The Path to marriage: How assumptions around marriage have changed 

Marriage has always been seen as something important and inevitable- one of the many life goals a person is expected to achieve in life. In recent years, this has been the case less and less as marrying late in life and not marrying at all both become more popular. Photo by Євгенія Височина on Unsplash

Recently, like many reality TV show lovers around the country, I began to dig into the fifth season of “Love Is Blind,” which observes if people can fall in love without having seen each other. The show is entertaining to me as background noise, but while watching it, it struck me how much marriage – specifically the path one takes to reach it — has changed. I was always under the impression that I needed to have everything figured out in my twenties, but seeing so many people find their person in their mid-thirties made me wonder if this was still the case. I found that the road to marriage has changed and no longer looks like a set path.  

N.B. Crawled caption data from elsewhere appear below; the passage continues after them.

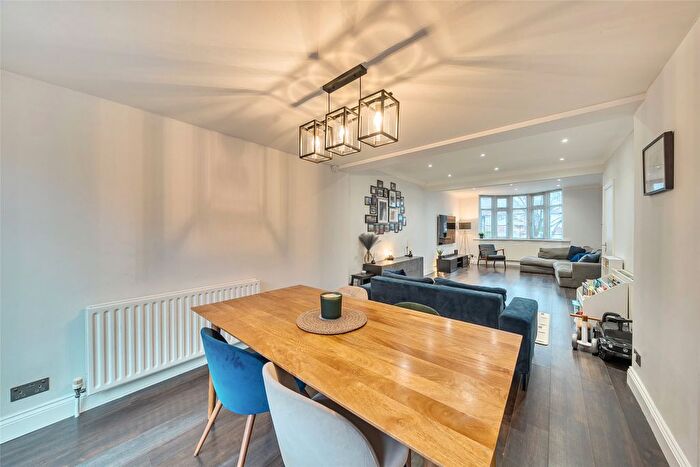 3 Bedroom Semi Detached House For Sale In Church Lane, London, NW9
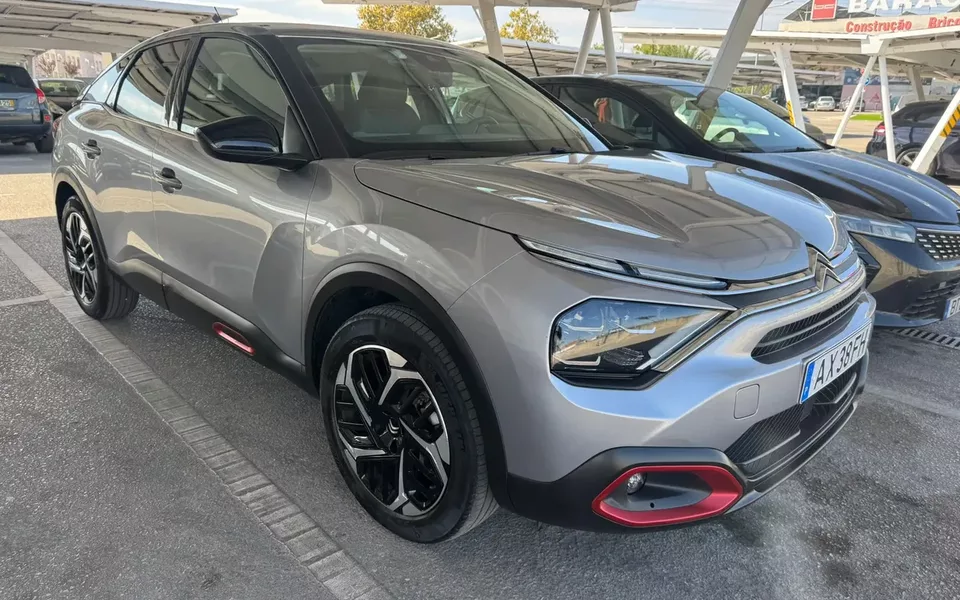 Citroën C4 X 1.2 PureTech Max EAT8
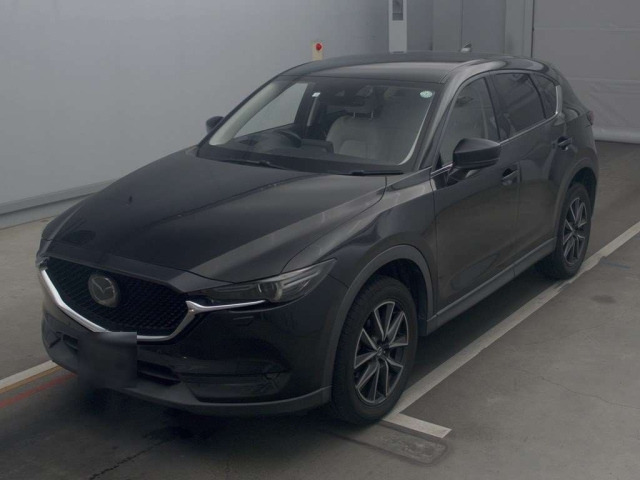 MAZDA CX-5 2018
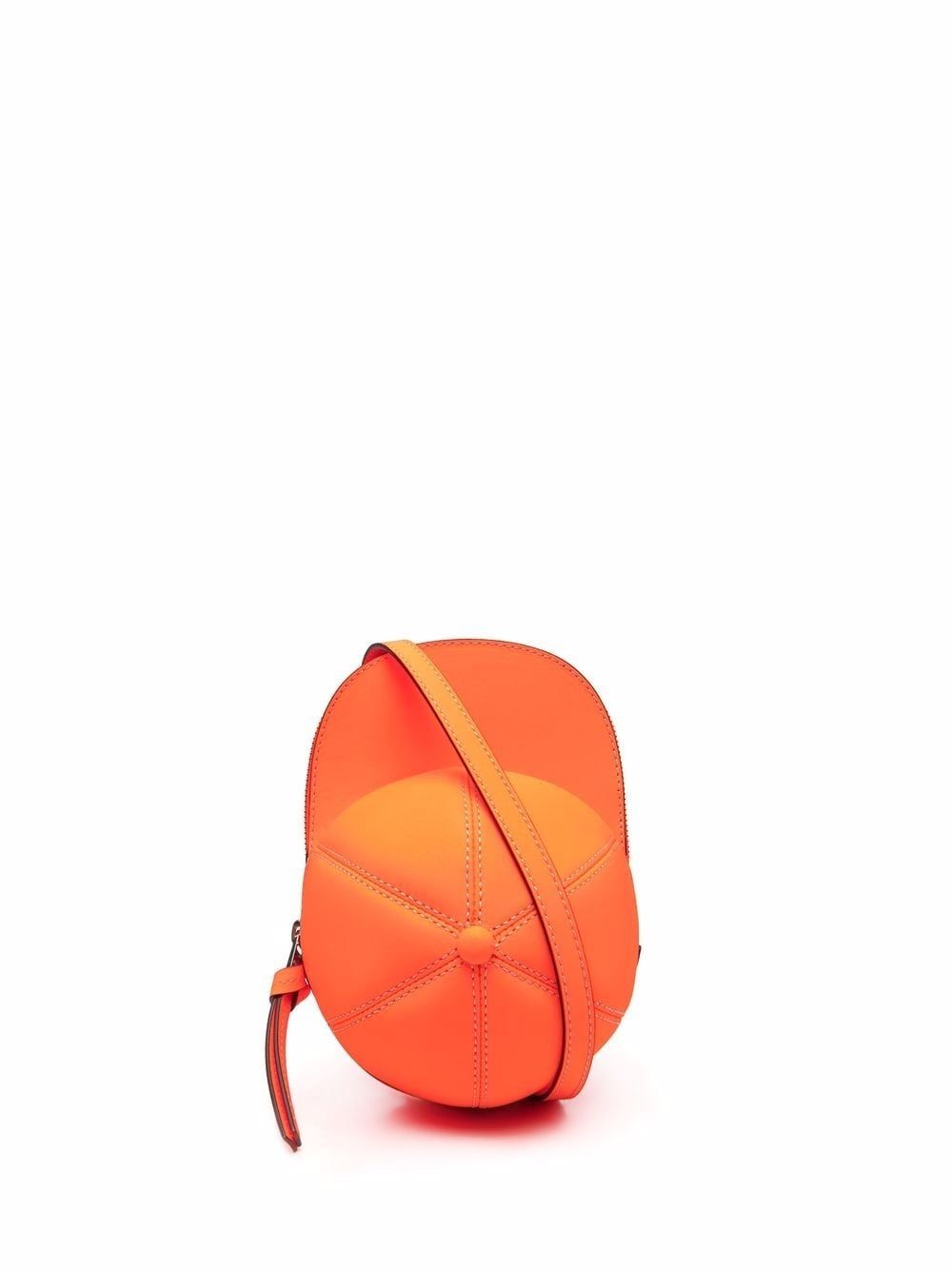 

JW Anderson bolsa Cap - Naranja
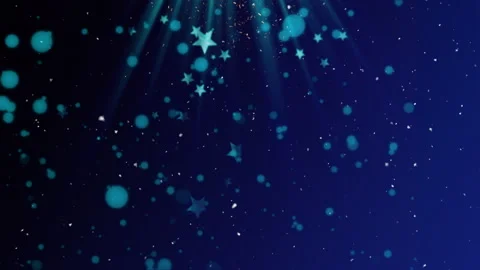 Christmas celebration decoration elements Stock Footage 257199345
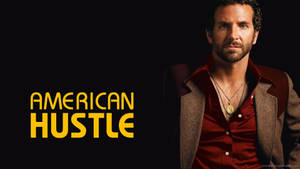 Bradley Cooper In American Hustle Wallpaper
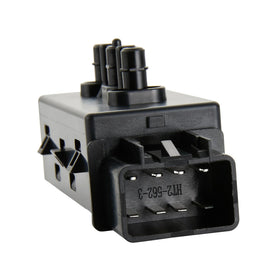 ZAPOSTS switch front panel close-up highlighting buttons for accurate replacement
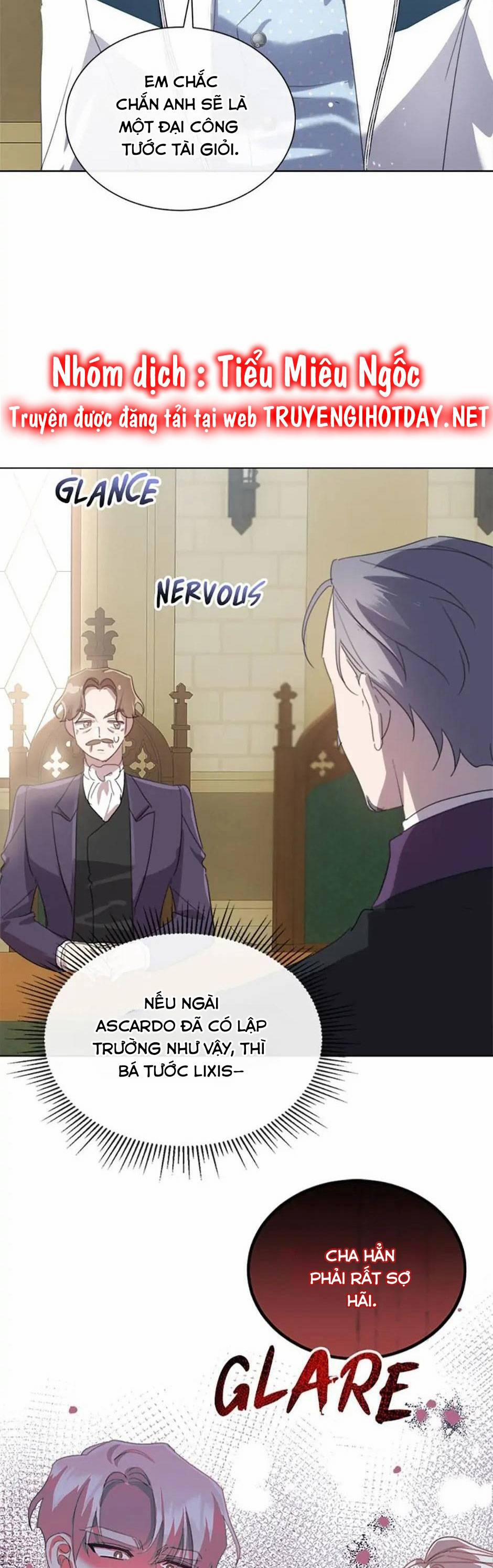 Chúng Ta Không Phải Chị Em Thân Thiết 62 trang 32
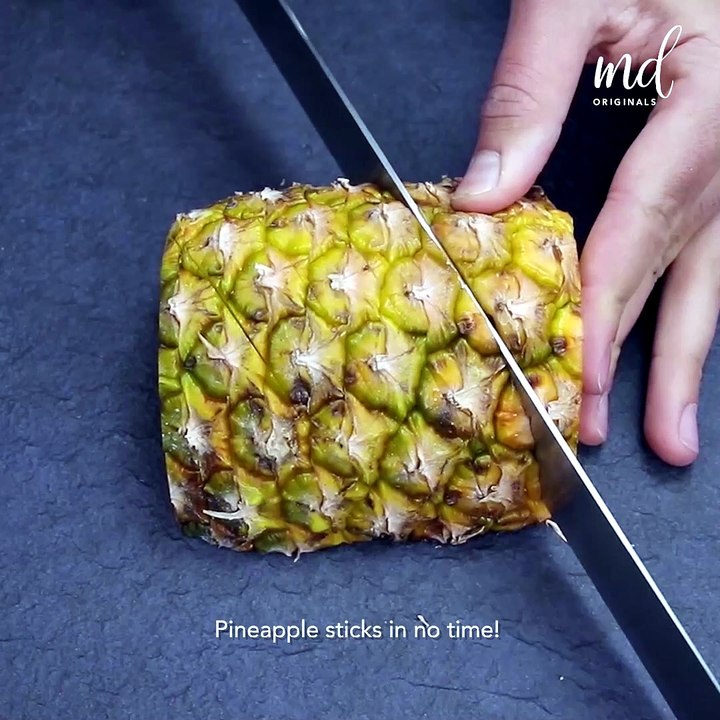 Impress your guests with these food cutting techniques & ideas!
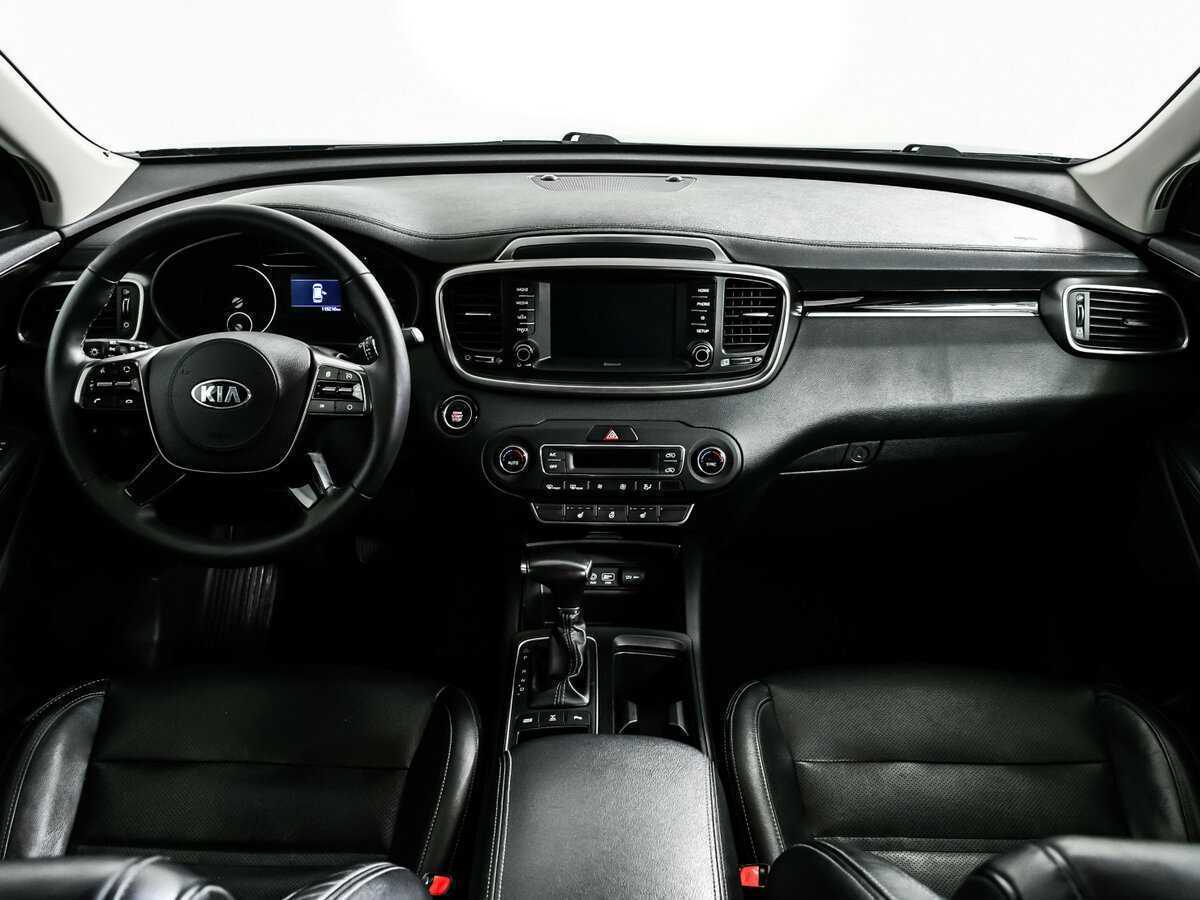 Купить Kia Sorento, 2018, 115 184 км.. Фото: #10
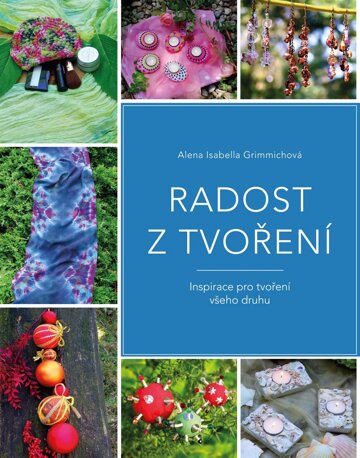 Obálka knihy Radost z tvoření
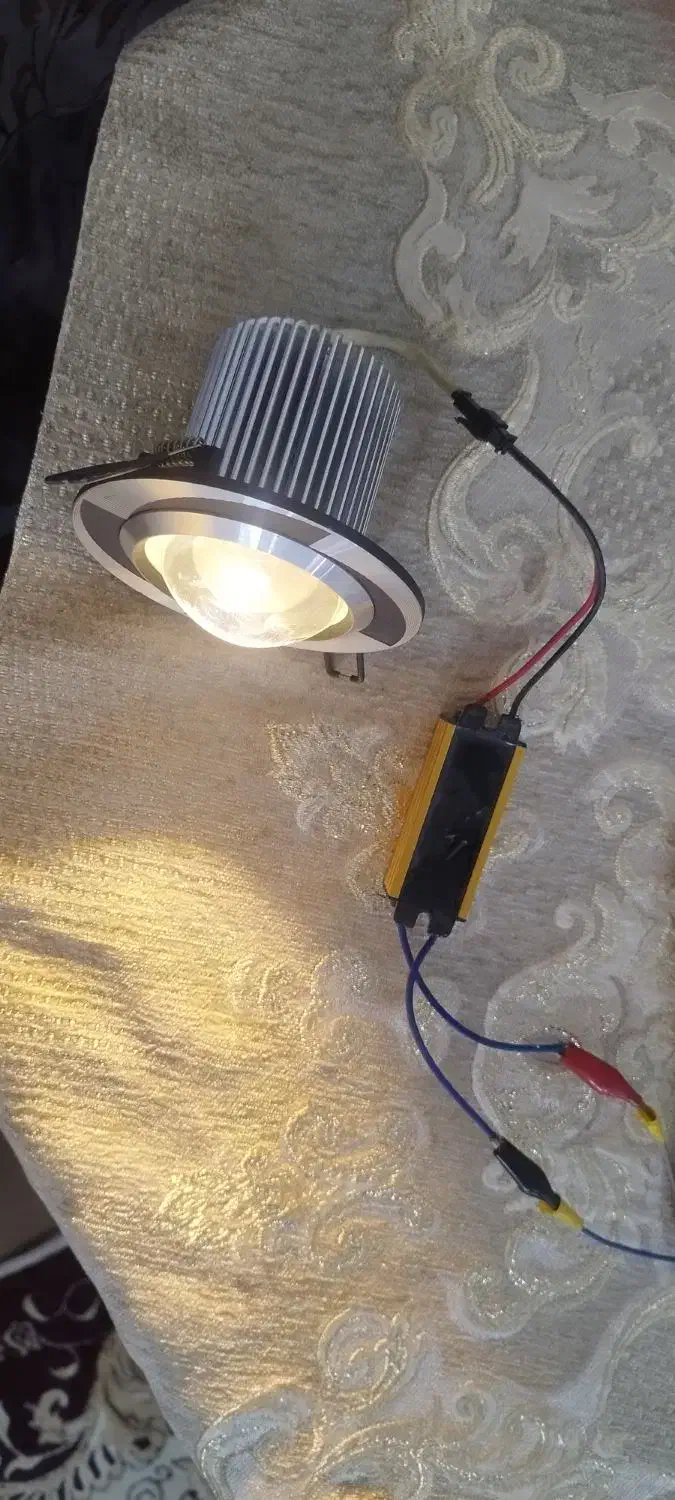 چراغ هالوژن|لامپ و چراغ|مشهد, توس (بلوار توس)|دیوار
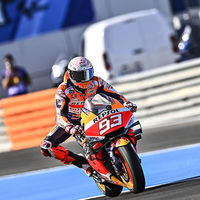 Marc Márquez ha sido operado con éxito de su húmero, se pierde Andalucía pero no descarta correr en Brno en tres semanas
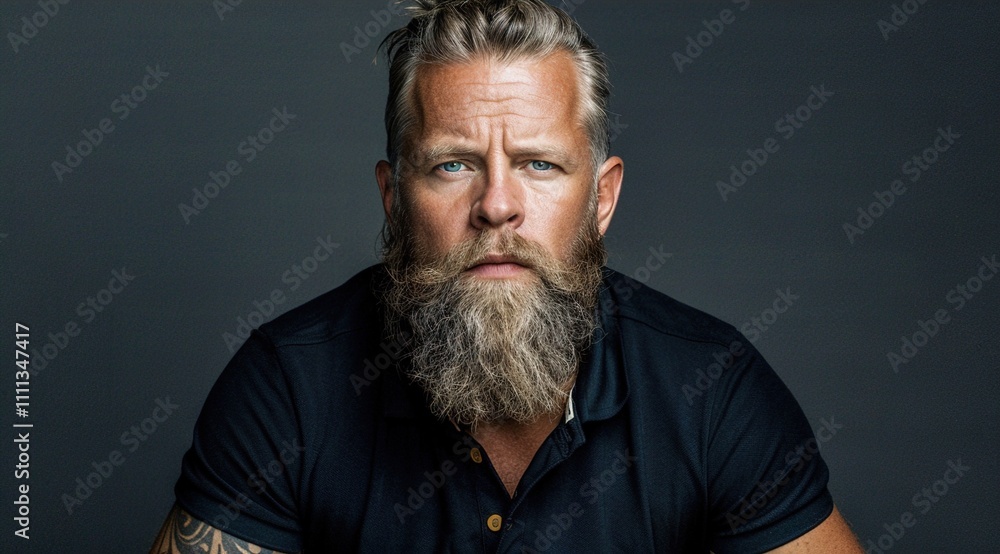 Obraz premium portrait of a man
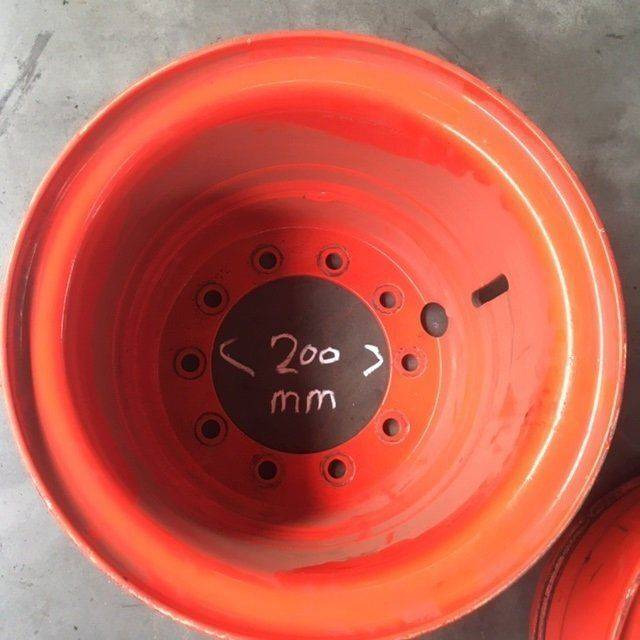 2 Rims For Linde H40-50 series 394. - Felge für Flurförderzeug: das Bild 3 2 Rims For Linde H40-50 series 394. - Felge für Flurförderzeug: das Bild 3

For a long time, it seemed like marriage was an inevitable step in life — go to school, get a job, get married, have kids and live a long, happy life. At least, that was always the goal. But more and more of one’s standard life path has become increasingly varied. Indeed, marriage rates have fallen drastically in the past couple of years as people get married at a later age. But what’s not as often mentioned is the many ways that marriage and finding a partner has changed. Now, in an increasingly virtual world, finding people in an organic way seems harder; in fact, a study by Stanford University found that nearly 40% of couples met online. In my opinion, this makes organically meeting romantic partners a bit harder.  

Moreover, it appears that not many people are focusing on finding a partner in college nowadays. College now feels like a place where people let loose, make lifelong friends and work towards a future, and less like a crucial setting to find a long-term partner. Additionally, the debt that college graduates face and the recent need for a four year degree to obtain many jobs sidelines marriage as a goal for college students. Since the late 1900s, women especially focus more on their careers. People still meet their future partners at college, without a doubt, but this seems less commonplace than it has in the past. And for some, marriage is not something they even wish to partake in.  

Despite all these changes, I feel that the expectation surrounding when one should find a partner and marry still exists. Society still coaxes people in their 20s to figure out what they want from life while they are still young, whether it be finding a partner or having kids Although dating has changed as the world around us has evolved, we still expect the path to marriage to look like it did decades ago, creating a sense of pressure that surrounds our 20s. But marriage is not the same as it used to be and everyone deserves to take their time as they navigate their romantic lives. We should not be expected — or force ourselves — to have everything figured out so soon.  

To truly understand this, we can look back at the popular sitcom, “Friends.” The show begins with characters in their mid-20s and follows them into their 30s. Within the show, we see it takes time for each character to find their footing within their careers and dating lives. Along the way, we see them embrace friendships, take time and struggle. The show makes it evident that taking time to work out the kinks of life is okay. Marriage has changed, and in many ways it has become a choice rather than a guaranteed milestone. Being mindful of that fact may release some of the pressures that often surrounds dating in college.  


  1. Figuring it all out in your twenties or thirties? I’m in my sixties and don’t have it figured out because, like life, I keep changing. And marriage? It’s the same. When life changes, it changes me – how I think and how I feel – and that changes the marriage. That’s why I only get married for 5 years at a time, after which my spouse and I reevaluate, rethink, and renegotiate. Then we start over with new goals and agreements. We recently married for the 8th time! I love my Five-Year Marriage!